We collected females carrying eggs in both March (spring) and June (summer). Our observations agree well with previous studies reported that ovigerous females Caridina present throughout the year ( Dudgeon 1987, Han et al. 2011, Jugovic et al. 2015). The number of eggs in cave-dwelling shrimp species seems to be lower than in epigean species, e.g. 1– 16 eggs in Caridina namdat , 9 eggs in C. thachlam ( Do et al. 2021) , 8– 12 eggs in Gallocaris inermis ( Fage, 1937) (Jubertie–Jupeau 1974) vs. 30 eggs in Caridina clinata , 33 eggs in Caridina nguyeni Li & Liang, 2002 , 59 eggs in Caridina rubropunctata Dang & Do, 2007 , 33 eggs in Caridina haivanensis Do & Dang, 2010 , ca. 50 eggs in C. cantonensis Yu, 1938 ( Dudgeon 1987; species identifed therein erroneously as Neocaridina serrata , see Cai & Ng, 1999), 3742 eggs in Caridina typus H. Milne Edwards, 1837 and 101 eggs in Neocaridina palmata ( Shen, 1948) . We raise our observation here for future confirmation.

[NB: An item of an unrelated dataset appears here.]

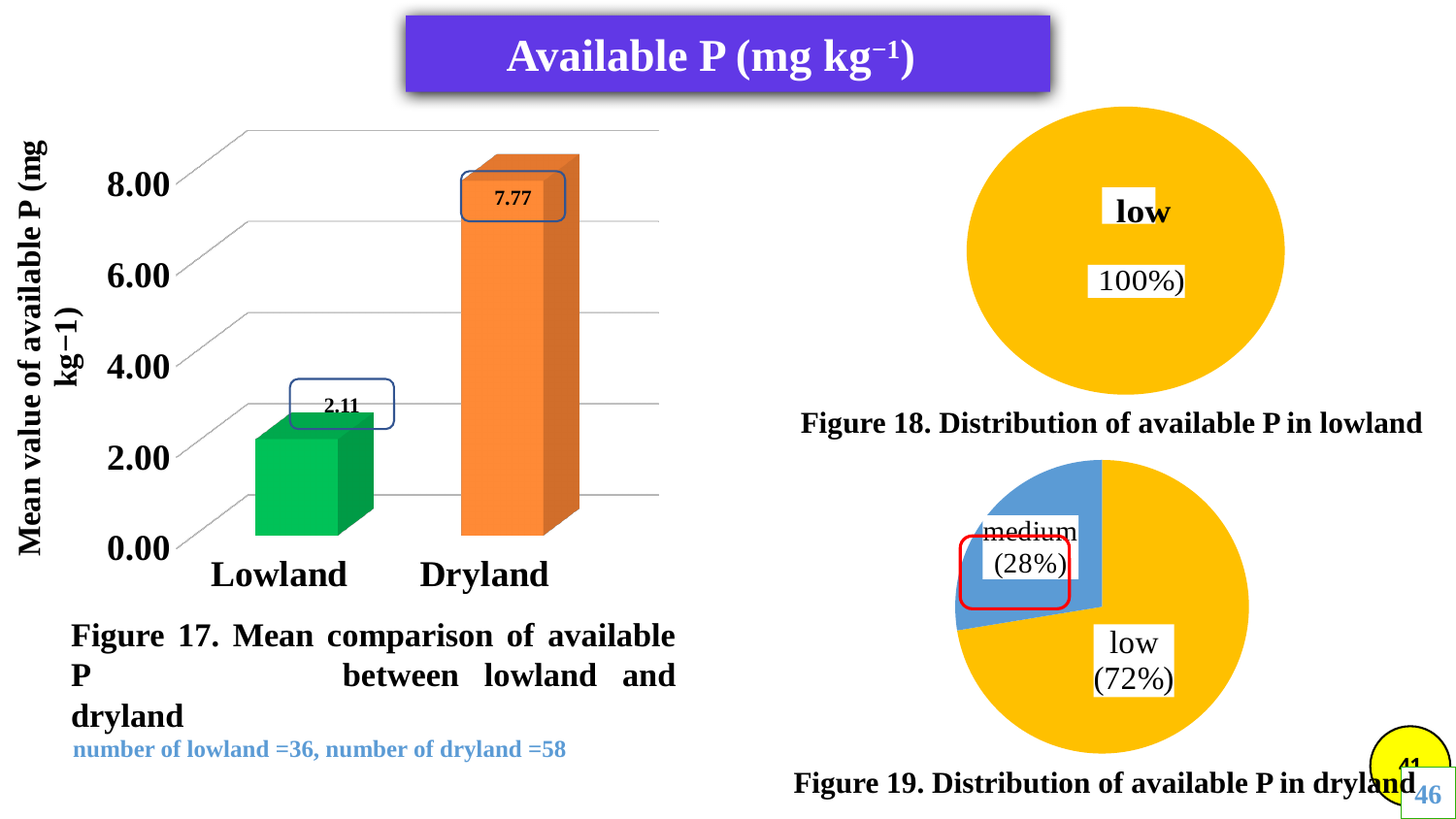
In Figure 17, which category has the lower mean value of available P? Lowland In Figure 19, which category has the larger share, low or medium? low What is the title of the chart in Figure 19? Distribution of available P in dryland In Figure 17, what is the mean value of available P for Dryland? 7.77 In Figure 17, how many categories are plotted? 2 In Figure 17, what is the difference between the Dryland and Lowland mean values of available P? 5.66 In Figure 17, is the value for Lowland greater or less than 4.00? less In Figure 19, what share of the pie does the 'medium' category have? 28% What kind of chart is Figure 17? Bar chart In Figure 17, what is the mean value of available P for Lowland? 2.11 In Figure 18, what share of the pie does the 'low' category have? 100% In Figure 17, which category has the higher mean value of available P? Dryland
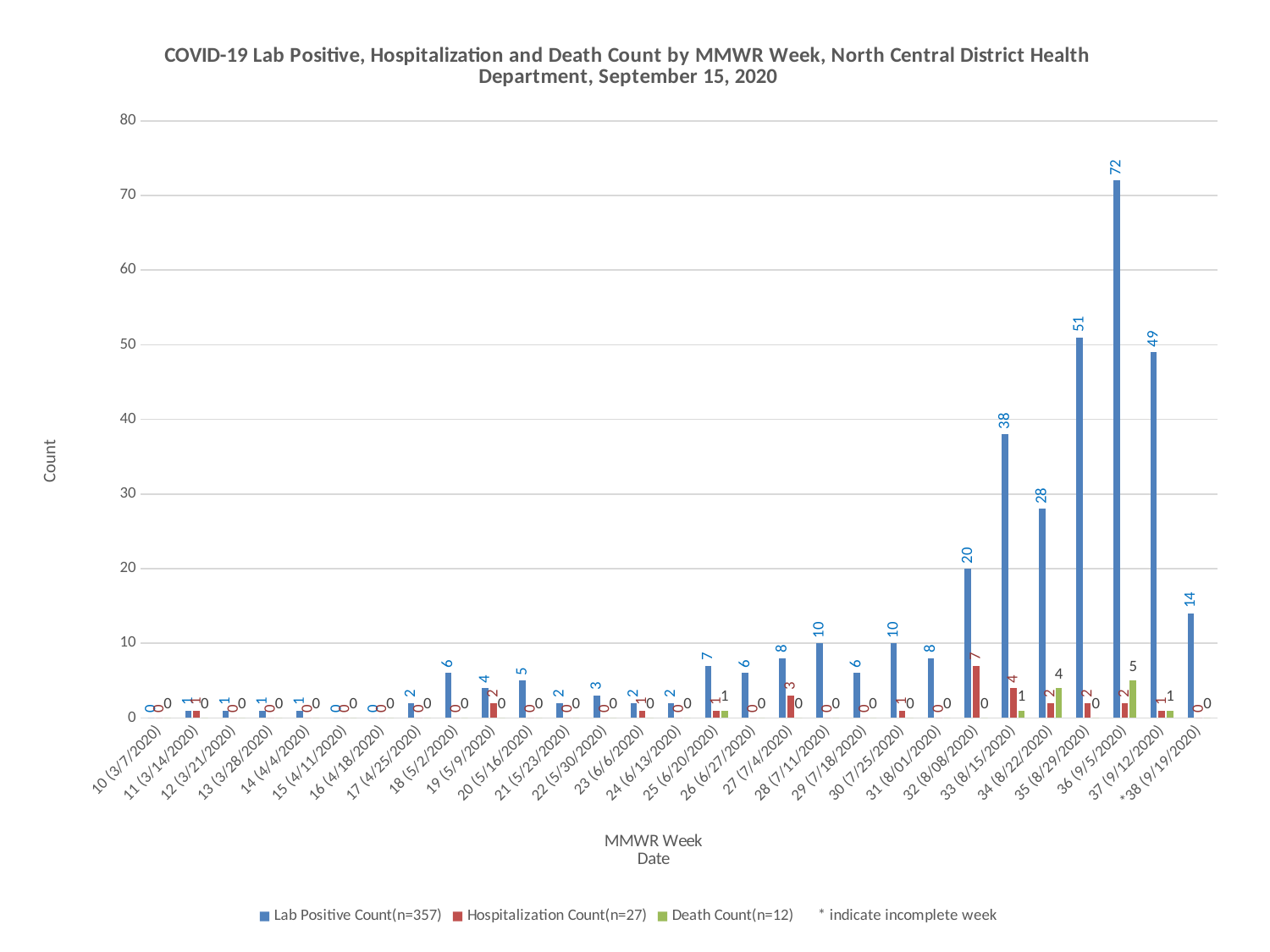
What is the Hospitalization Count for MMWR week 32 (8/08/2020)? 7 Which MMWR week has the highest Lab Positive Count? 36 (9/5/2020) According to the legend, what does an asterisk (*) on a week label indicate? Incomplete week Is the Lab Positive Count for week 35 (8/29/2020) greater or less than 40? greater What is the difference between the Lab Positive Count for week 36 (9/5/2020) and week 35 (8/29/2020)? 21 Which MMWR week has the highest Death Count? 36 (9/5/2020) What is the Death Count for MMWR week 34 (8/22/2020)? 4 How many series does the legend list? 3 How many MMWR weeks are shown on the x axis? 29 Which is larger, the Lab Positive Count for week 33 (8/15/2020) or for week 37 (9/12/2020)? Week 37 (9/12/2020) What is the Lab Positive Count for MMWR week 36 (9/5/2020)? 72 What kind of chart is shown on the slide? Bar chart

Caridina namdat sp. nov. can be considered as a stygobiont based on Sket’s (2008) criteria and is the second atyid shrimp species found in the caves of Vietnam following C. thachlam . A prominent feature of northern Vietnam’s topography are the extensive karst formations. This country’s karst hills and caves are likely rich in endemic species ( Sterling et al. 2006) and a largely unknown fauna in the ecosystems in these caves is awaiting for discovery.

Our surveys throughout Vietnam showed that the new species has a limited distribution in several caves of Ba Kan Province, northeastern Vietnam ( Figs 7A, B View FIGURE 7 ). Twenty years ago, people used to take water from one of these caves for daily use. This practice was ceased, due to the reduced water level in the cave. Deforestation for slash-andburn cultivation must be a major cause of the decreasing water level in the caves ( Fig. 8 View FIGURE 8 ). This is also considered a major threat to the survival of this new shrimp species.